Positional Encoding
What it is
Positional encoding (or positional embedding) augments token embeddings with information about their position in the sequence. Transformers process all tokens in parallel without inherent sequence order, so positional information must be explicitly added. This is typically done by adding sinusoidal vectors or learned embeddings to each token’s representation.
[illustrate: Token embeddings added with sinusoidal positional encodings; visualization showing periodic patterns of different frequencies]
How it works
Sinusoidal positional encoding (Vaswani et al., 2017):
PE(pos, 2i) = sin(pos / 10000^(2i/d_model))
PE(pos, 2i+1) = cos(pos / 10000^(2i/d_model))
Where:
- pos: position in sequence (0, 1, 2, …)
- i: dimension index (0, 1, …, d_model/2 - 1)
- d_model: total embedding dimension
Properties:
- Different frequencies for different dimensions
- Encodes absolute position via sinusoids
- Extrapolates to longer sequences unseen during training
- Can be computed once offline
Learned positional embeddings (common alternative):
- Each position has learnable embedding vector
- More flexible but requires position bounds
- May not generalize beyond training length
Example
# d_model = 512, sequence "the cat sat"
Token "the" at position 0:
PE(0, 0) = sin(0) = 0
PE(0, 1) = cos(0) = 1
PE(0, 2) = sin(0 / 10000^(2/512)) = ...
... (512 values)
Embedding = token_embedding + positional_encoding
Token "cat" at position 1:
PE(1, 0) = sin(1 / 10000^(0/512)) ≈ 0.84
PE(1, 1) = cos(1 / 10000^(0/512)) ≈ 0.54
... (different from position 0)
Variants and history
Sinusoidal positional encoding was introduced in the Transformer paper (Vaswani et al., 2017).
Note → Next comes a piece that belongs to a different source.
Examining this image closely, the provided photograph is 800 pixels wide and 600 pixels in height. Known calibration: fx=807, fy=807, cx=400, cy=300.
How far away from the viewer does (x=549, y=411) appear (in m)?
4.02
Empirically, it works as well as learned embeddings while extrapolating better. Later work introduced relative positional embeddings (Shaw et al., 2018) encoding relative distances rather than absolute positions, improving generalization. Rotary positional embeddings (RoPE) and ALiBi further improved extrapolation and efficiency.
When to use it
Use positional encoding in:
- Transformer architectures (encoder, decoder)
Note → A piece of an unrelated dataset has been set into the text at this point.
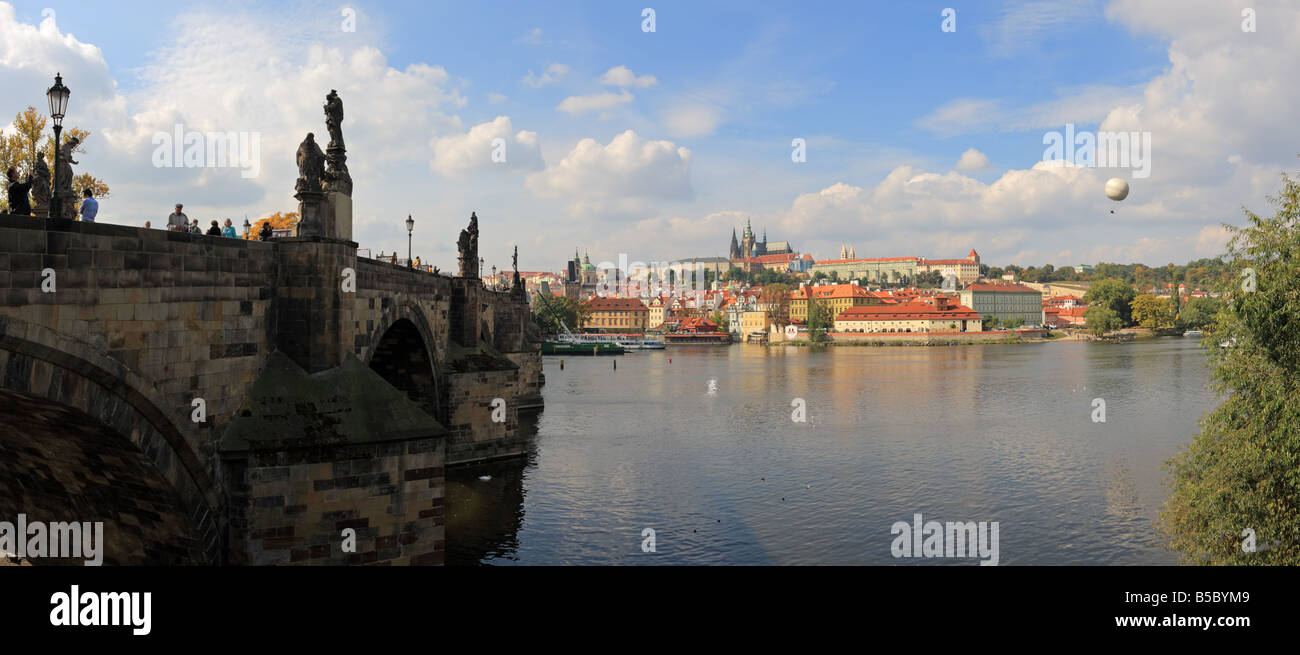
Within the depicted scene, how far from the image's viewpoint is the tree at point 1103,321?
155625mm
- Any architecture requiring sequence order awareness
- When extrapolation beyond training lengths is needed (sinusoidal)
- When you want simplicity without learnable parameters (sinusoidal)
Sinusoidal encoding is standard; learned embeddings are simpler conceptually but require position limits. For long-context models, relative positional approaches are preferred.